# THE TASK
In the records below, find the line containing "How far is (380,326)"; give it again exactly, along with every line that follows, and nothing else.

# DATA SECTION
################

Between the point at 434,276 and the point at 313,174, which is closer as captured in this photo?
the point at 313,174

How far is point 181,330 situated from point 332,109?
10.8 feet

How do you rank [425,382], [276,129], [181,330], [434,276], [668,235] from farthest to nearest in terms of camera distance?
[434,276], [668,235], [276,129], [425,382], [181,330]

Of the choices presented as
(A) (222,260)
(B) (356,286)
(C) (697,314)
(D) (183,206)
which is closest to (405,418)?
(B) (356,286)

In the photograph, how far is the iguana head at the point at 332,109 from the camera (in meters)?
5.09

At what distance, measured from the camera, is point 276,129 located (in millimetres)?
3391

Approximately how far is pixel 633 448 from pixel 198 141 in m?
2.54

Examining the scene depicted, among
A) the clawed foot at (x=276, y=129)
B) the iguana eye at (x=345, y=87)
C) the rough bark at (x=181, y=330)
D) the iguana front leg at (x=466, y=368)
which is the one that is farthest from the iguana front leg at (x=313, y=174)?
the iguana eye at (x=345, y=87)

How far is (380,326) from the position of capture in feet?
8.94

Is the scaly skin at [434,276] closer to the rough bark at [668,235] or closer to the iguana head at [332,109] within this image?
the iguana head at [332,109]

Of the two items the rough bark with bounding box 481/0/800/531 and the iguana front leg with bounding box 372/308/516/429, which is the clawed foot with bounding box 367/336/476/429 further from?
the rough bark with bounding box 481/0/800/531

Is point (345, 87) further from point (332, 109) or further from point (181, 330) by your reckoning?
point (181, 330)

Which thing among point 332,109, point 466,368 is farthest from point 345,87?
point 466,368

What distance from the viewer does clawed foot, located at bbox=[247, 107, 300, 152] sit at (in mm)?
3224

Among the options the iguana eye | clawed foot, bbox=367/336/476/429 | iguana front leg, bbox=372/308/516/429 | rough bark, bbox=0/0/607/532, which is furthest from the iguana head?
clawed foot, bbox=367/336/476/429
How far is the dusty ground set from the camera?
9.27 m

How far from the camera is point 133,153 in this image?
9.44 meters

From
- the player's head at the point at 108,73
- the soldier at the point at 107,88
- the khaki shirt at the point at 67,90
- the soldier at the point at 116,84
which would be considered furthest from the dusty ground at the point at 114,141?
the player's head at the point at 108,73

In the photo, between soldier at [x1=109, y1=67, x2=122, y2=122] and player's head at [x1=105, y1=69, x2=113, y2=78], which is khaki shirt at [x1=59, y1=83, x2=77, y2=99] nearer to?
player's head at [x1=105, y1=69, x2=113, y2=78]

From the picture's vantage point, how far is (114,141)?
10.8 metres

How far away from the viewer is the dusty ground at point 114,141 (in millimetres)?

################

# SOLUTION FOR THIS TASK
How far is (380,326) from the position of capture in feet?
8.94

Is the scaly skin at [434,276] closer to the rough bark at [668,235] or closer to the iguana head at [332,109] within this image?
the iguana head at [332,109]

Of the two items the rough bark with bounding box 481/0/800/531 and the iguana front leg with bounding box 372/308/516/429, which is the clawed foot with bounding box 367/336/476/429 further from?
the rough bark with bounding box 481/0/800/531

Is point (345, 87) further from point (332, 109) or further from point (181, 330) by your reckoning?
point (181, 330)

Which thing among point 332,109, point 466,368 is farthest from point 345,87?
point 466,368

What distance from the viewer does clawed foot, located at bbox=[247, 107, 300, 152] sit at (in mm)?
3224

Among the options the iguana eye | clawed foot, bbox=367/336/476/429 | iguana front leg, bbox=372/308/516/429 | rough bark, bbox=0/0/607/532, which is furthest from the iguana head?
clawed foot, bbox=367/336/476/429
How far is the dusty ground set from the camera?
9.27 m

How far from the camera is point 133,153 in this image?
9.44 meters

From
- the player's head at the point at 108,73
- the soldier at the point at 107,88
- the khaki shirt at the point at 67,90
- the soldier at the point at 116,84
which would be considered furthest from the dusty ground at the point at 114,141?
the player's head at the point at 108,73

In the photo, between soldier at [x1=109, y1=67, x2=122, y2=122] and player's head at [x1=105, y1=69, x2=113, y2=78], which is khaki shirt at [x1=59, y1=83, x2=77, y2=99] nearer to?
player's head at [x1=105, y1=69, x2=113, y2=78]

From the picture's vantage point, how far is (114,141)?
10.8 metres

How far away from the viewer is the dusty ground at point 114,141 (in millimetres)?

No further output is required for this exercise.